Additionally, while these graphs are fictitious and potentially exaggerated, this framework can be extended to evaluation of real funds and managers and even individual investments. For example, the graph of Manager A could correspond to a high risk/reward investment and the graph of Manager C could correspond to an excellent “buy and hold” investment.

Know Your Graph

So how is any of the above useful? I think it is important for individuals and managers (those investing their own money and the money of others) to know their graph, both current and ideal, and use that knowledge to shape their investments.

A manager should consider the graph of his portfolio and, more importantly, his underlying investment philosophy at all times. The key point to remember is that the graph represents the true reality—both of the possible risks and rewards. Moreover, if a poor graph is applied repeatedly, particularly one with substantial probability of extensive capital loss, it is extremely likely that the capital loss will occur at one point or another. For example, taking the roulette wheel as an extreme example, it is virtually assured that all of the capital will be lost over even a small number of turns of the wheel. Further, as Buffett says:

“And the simple rule stands supreme—any compounding sequence multiplied by zero is zero. 99 years worth of stellar returns, capped by a year of default, is a zero”; and

“A small chance of distress or disgrace cannot, in our view, be offset by a large chance of extra returns”.

Indeed, an exemplary conservative strategy graph, such as that shown for Manager C, is virtually assured to have an excellent long-term record, even though any particular year (and perhaps every year) may not be considered exceptional. Over the long run, I would argue that the risk undertaken when constantly “swinging for the fences” is almost assuredly unsustainable compared to a low risk philosophy with consistent, moderate returns.

While it is clearly impossible for the manager to know every possibility, as in the hypothetical examples above, the upside and downside of his investments and portfolio can be analyzed and estimated.
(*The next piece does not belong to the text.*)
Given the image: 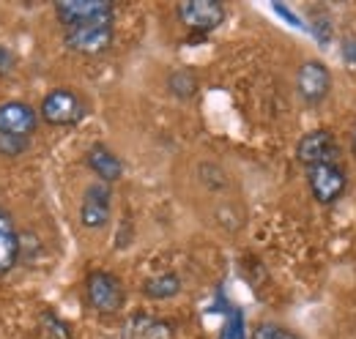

For example, the manager can assign a probability and magnitude to both his upside and downside for individual investments and entire portfolios, revealing a crude approximation of his graph. Moreover, even simply considering the underlying risk model or striving for a particular type of graph may have a positive impact on long-term results and undertaken risk.

Individuals, on the other hand, should 1) understand what graph they are comfortable with, and 2) at least attempt to find a manager who implements a similar graph. The former (1) may depend on how much of the individual's net worth is being invested as well as the outlook of the individual himself. For example, I would choose a graph similar to that of Manager C every time, and would not even consider a graph similar to Manager A. However, others may be willing to put a portion of their net worth with a high reward manager, despite the risks. The latter (2) is a very hard problem to solve given that long-term returns over one or even several business cycles are not necessarily indicative of manager quality. Accordingly, it may be prudent for an individual to interview the manager and even consider asking the manager to draw their graph, though it may take a while to explain it. At the very least, an individual should examine the potential manager’s underlying investment philosophy, combined with his long-term results, to determine whether a potential match exists.

Summary (Too Long, Didn’t Read)

1) Investment results represent only one possible outcome for any given period and are therefore unlikely to indicate the undertaken risk;
2) The graph of all possible returns indicates the probability of capital loss and is applied at every investment;
3) The shape of the graph determines long-term results; and
4) Investment decisions should be tailored to match the desired graph!